Saskatchewan is poised to significantly reshape its franchise landscape with the introduction of the Franchise Disclosure Act, which received Royal Assent in May 2024. When fully in force, likely in late 2025 or early 2026. This legislation will position Saskatchewan as the seventh Canadian province to enact franchise-specific laws. The implications are substantial, promising greater transparency, fairness, and consistency for franchisors and franchisees alike.
The Act is modeled closely on the Uniform Law Conference of Canada’s template and aligns heavily with British Columbia’s Franchises Act. It enshrines key franchisee protections that have become the norm in other regulated provinces. Among the most impactful provisions are the mandatory disclosure requirements, which oblige franchisors to furnish prospective franchisees with detailed disclosure documents at least 14 days prior to any agreement or payment. These documents must include material facts about the business, financial statements, and other critical data, ensuring that franchisees can make informed decisions.
Importantly, the Act codifies the duty of fair dealing between parties, requiring good faith and commercially reasonable conduct in the performance and enforcement of franchise agreements. It also affirms the franchisee’s right to associate freely without interference from the franchisor. Any contractual attempt to waive or restrict these rights is rendered void.
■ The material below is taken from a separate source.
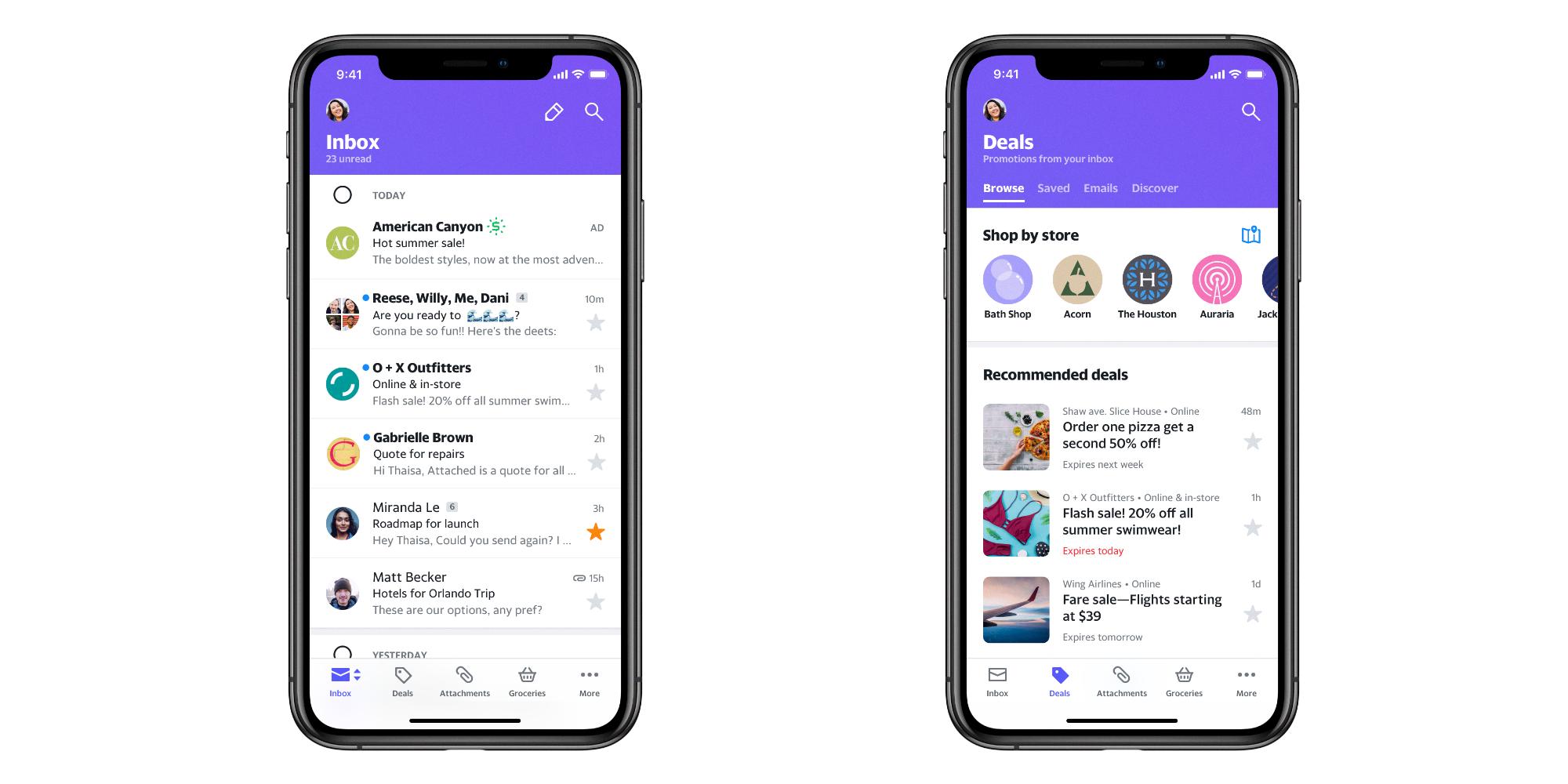 how to add yahoo mail to apple watch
Equally noteworthy is the inclusion of the franchisee’s right to rescind a franchise agreement for up to two years if the franchisor fails to provide the required disclosure. This remedy, coupled with the right to claim damages for misrepresentation or non-compliance, gives franchisees considerable leverage. Additionally, the Act prohibits parties from waiving the application of Saskatchewan law, preserving local jurisdiction and legislative intent in disputes.
Complementing the Act are the newly released Franchise Disclosure Regulations, which mirror those in British Columbia and Ontario but contain several distinctive features. For instance, the Saskatchewan Regulations mandate disclosure of proximity policies—franchisor practices on the location of other franchises or similar businesses—which go beyond the Ontario standard. They also require upfront risk warnings, agent-for-service disclosures for out-of-province franchisors, and address cooperative franchise models.
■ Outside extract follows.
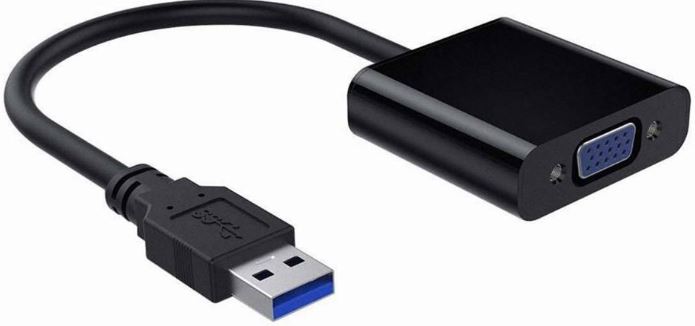 Jackiey High Speed USB to VGA Adapter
These developments offer reassurance for national franchisors. The high degree of harmonization with other provinces means that a single national disclosure document remains viable, albeit with Saskatchewan-specific adaptations. For franchisors already operating in regulated provinces, the transition should be relatively seamless, though attention to subtle regulatory differences will be necessary.
While the legislation has yet to be proclaimed into force, the window for public comment on the Regulations closes June 15, 2025. This presents a critical opportunity for stakeholders to influence the final contours of the law. Industry participants should proactively assess their compliance strategies, update internal protocols, and prepare to pivot quickly once the law is enacted.
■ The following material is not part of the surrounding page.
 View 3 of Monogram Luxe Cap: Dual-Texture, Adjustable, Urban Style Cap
Ultimately, the Franchise Disclosure Act marks a milestone in Saskatchewan’s commercial evolution. It promises to level the playing field and foster a more predictable legal environment—benefits that will accrue to franchisors and franchisees alike, and further integrate Saskatchewan into Canada’s broader regulatory framework for franchising.
Always consult a lawyer and accountant familiar with Ontario franchise law before finalizing any transaction. This article is for informational purposes only and does not constitute legal advice.